CV Project 3: Eigenfaces
Used std::vector instead of std::list in the implementation of findFaces. I tried importing to use C++ STL sort function but the program didnt accept the linkage. Hence, I had to write my own quick sort algorithm for this purpose.
The interesting & the neutral as well as group folders worked really well.
What didnt work?
My program experienced really bad genralization errors. I tried number of test files of various scales with different min/max thresholds but the results were pretty disappointing. However, since the insample result was good, it seems to be the shortcoming of the algorithm itself.
1) Testing recognition with cropped class images
Fig 1: Eigen faces for neutral folder
Fig2: Average face for neutral folder
Describe the trends you see in your plots. Discuss the tradeoffs; how many eigenfaces should one use? Is there a clear answer?
Below is the plot of correct regonition vs number of eigen values used. One can observe that initially with more eigen vectors/values we got better results. However, we can also observe saturation starting at k = 15 and above. Hence for extra computation, we are starting to get marginally less correct perfromace. Hence, I would say k = 15 is an ideal choice for eigen values which is about 5/8th of the number of images used.
Fig3: correct recognition vs number of eigen-values
You likely saw some recognition errors; show images of a couple. How reasonable were the mistakes? Did the correct answer at least appear highly in the sorted results?
In folder “Interesting”, false positives were observed for 02.tga, 03.tga, 04.tga, 07.tga, 15.tga, 06.tga and 21.tga for the program recognizing the photos when folder “neutral” was used to compute the userbase. i.e. with 100%-(7/24*100%) ~ 70% accuracy. Almost all of them appeared in the top 3 in the sorted result.
2) Cropping and finding faces
Fig4: cropped_test.tga from group/single_test.tga image
Fig5: single image preformace
Fig6: Group image preformace
What min_scale, max_scale, and scale step did you use for each image?

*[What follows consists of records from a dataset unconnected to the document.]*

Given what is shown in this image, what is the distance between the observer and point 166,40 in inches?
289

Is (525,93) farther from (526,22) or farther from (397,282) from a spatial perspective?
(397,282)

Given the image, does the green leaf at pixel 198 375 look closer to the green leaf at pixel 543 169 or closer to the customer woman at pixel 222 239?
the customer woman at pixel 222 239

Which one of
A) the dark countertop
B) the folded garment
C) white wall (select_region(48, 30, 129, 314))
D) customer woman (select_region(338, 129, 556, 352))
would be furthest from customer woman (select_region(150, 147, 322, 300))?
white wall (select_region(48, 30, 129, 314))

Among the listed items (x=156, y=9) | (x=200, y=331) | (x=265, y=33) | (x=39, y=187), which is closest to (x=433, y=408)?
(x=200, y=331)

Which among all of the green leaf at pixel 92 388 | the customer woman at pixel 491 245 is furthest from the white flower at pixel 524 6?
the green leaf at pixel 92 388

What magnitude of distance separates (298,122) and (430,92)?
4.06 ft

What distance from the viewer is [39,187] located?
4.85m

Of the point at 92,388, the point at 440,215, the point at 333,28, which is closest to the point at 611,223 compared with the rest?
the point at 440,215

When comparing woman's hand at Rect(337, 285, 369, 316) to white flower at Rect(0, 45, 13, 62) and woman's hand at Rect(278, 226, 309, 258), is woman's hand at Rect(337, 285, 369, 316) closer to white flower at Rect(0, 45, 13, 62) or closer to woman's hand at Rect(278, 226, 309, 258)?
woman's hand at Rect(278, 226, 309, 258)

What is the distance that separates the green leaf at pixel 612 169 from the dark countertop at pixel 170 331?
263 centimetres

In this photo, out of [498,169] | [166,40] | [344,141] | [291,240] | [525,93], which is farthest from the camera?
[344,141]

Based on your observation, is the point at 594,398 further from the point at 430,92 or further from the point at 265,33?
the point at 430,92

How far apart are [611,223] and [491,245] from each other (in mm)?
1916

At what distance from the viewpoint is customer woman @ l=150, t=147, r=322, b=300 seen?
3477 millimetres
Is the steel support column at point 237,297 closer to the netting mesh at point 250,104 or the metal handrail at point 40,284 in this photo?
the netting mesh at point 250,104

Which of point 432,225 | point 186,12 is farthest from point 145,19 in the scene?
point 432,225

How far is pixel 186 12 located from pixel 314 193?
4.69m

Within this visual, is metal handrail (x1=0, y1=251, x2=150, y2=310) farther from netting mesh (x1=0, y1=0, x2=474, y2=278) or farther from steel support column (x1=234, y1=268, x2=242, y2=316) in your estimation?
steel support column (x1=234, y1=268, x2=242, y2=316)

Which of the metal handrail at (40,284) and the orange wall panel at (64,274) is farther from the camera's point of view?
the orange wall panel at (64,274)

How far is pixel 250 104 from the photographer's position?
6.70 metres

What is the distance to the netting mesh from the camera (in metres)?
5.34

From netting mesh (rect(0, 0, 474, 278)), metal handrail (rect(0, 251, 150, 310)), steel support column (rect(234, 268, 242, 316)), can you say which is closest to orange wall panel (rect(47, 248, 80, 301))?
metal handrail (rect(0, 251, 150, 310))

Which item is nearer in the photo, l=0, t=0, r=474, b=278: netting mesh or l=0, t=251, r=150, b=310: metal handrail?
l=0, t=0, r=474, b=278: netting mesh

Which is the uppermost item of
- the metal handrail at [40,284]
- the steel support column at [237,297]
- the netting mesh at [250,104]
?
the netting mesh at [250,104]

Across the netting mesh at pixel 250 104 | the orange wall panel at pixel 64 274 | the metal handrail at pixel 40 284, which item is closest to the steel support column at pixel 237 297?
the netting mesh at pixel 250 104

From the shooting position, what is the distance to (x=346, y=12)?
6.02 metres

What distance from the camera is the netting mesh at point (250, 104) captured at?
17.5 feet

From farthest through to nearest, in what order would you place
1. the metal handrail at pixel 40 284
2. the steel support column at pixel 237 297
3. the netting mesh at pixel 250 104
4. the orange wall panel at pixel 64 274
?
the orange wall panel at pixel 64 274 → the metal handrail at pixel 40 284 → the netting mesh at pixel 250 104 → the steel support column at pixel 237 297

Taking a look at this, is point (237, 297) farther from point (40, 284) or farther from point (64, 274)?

For single image, min scale was 0.2 and max was 0.6 and I got best result at 0.28.
The step was 0.2.
For multiple people image, min scale was 0.2 and max was 0.9 and I got best
result at 0.7. The step was 0.5.
Did your attempt to find faces result in any false positives and/or false
negatives? Discuss each mistake, and why you think they might have
Following are the examples of what I got. All result images for folder groups can
be found in the images folder in this artifact.
Fig 7: Good results with “group”
The bad results are also shown below. Some of the images were surprisingly bad.

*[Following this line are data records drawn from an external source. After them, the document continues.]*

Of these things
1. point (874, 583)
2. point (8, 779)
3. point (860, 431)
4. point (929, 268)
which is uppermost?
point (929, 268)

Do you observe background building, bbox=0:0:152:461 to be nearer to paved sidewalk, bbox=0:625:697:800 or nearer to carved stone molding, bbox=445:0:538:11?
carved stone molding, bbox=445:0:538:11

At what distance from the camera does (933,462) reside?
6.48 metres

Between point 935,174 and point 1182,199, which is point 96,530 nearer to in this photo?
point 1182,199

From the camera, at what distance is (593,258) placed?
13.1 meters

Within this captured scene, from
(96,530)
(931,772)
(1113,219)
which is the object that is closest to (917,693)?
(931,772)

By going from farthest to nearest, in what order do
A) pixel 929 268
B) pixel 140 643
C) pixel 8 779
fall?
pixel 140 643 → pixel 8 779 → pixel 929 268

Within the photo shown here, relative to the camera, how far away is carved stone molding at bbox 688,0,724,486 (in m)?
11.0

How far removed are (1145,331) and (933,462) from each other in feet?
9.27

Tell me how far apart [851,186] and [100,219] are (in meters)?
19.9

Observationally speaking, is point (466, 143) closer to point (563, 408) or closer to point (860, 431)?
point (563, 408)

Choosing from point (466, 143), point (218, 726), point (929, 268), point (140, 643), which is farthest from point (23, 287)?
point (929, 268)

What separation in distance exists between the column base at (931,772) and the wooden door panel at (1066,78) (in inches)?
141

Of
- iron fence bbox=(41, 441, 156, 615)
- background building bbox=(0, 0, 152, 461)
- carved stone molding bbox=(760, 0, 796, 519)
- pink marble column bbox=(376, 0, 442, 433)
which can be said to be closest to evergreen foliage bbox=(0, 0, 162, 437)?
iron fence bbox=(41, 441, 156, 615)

However the best scores among them started at MSE score > 800. It can be
observed that in figure b) the facial orientation of person 2nd from the left and the
rightmost caused the program to miss them. Similarly in c) the person 2nd from
right had more animated expression making the program choose a false positive
over his face. However, figure a) is bizarre expecially when ¾ cropped images in
“interesting” folder were recognized by program as a correct match face (07.tga
only had a mismatch). This, however was when (num eigen values)k=10. With
larger k we expect better results.
Fig 8: Bad results with “group”
3) Verify Face
What MSE thresholds did you try? Which one worked best? What search method did you use to find it? I used iterative search to search (see file: recog.sh) the best MSE threshold starting from 500 and ending at 5000. Below is a graph of true positives vs false negatives. True positives are defined when 01.tga in “neutral” folder matches 01.tga in “interesting” folder. False negatives mean when 01.tga in “neutral” did not match 01.tga in “interesting”. We can see that as MSE > 4600, the true positive rate is 100%
Meanwhile, figure 8 shows false positive rate against true negatives. When MSE > 4600, the false positive rate becomes greater than 50% which is bad! Hence, a sweet spot of 1400-3000 gives the highest ROC values.
Fig 9: True positive vs false negative in verification of 24 images of neutral folder vs interesting folder. TP+FN=
Fig 10: False positive vs true negative in verification of 24 images of neutral folder vs interesting folder. Total files cross verified is 576. FP+TN=
Using the best MSE threshold, what was the false negative rate? What was the false positive rate?
The “best” threshold depends on situations modeled by some cost matrices. Sometimes we might want high false negatives to high false positives. This is especially in situations where we don't want innocent people to be held responsible for things they didnt do (in our context, based on face detection algorithms). In other sitations false alarm may not be that bad. I used MSE threshold = 2000 and got,
false -ve rate: FNR = FN/(TP+FN) = 5/24 x 100% ~ 20% false +ve rate: FPR = FP/(FP+TN) = 62/552 x 100% ~ 11%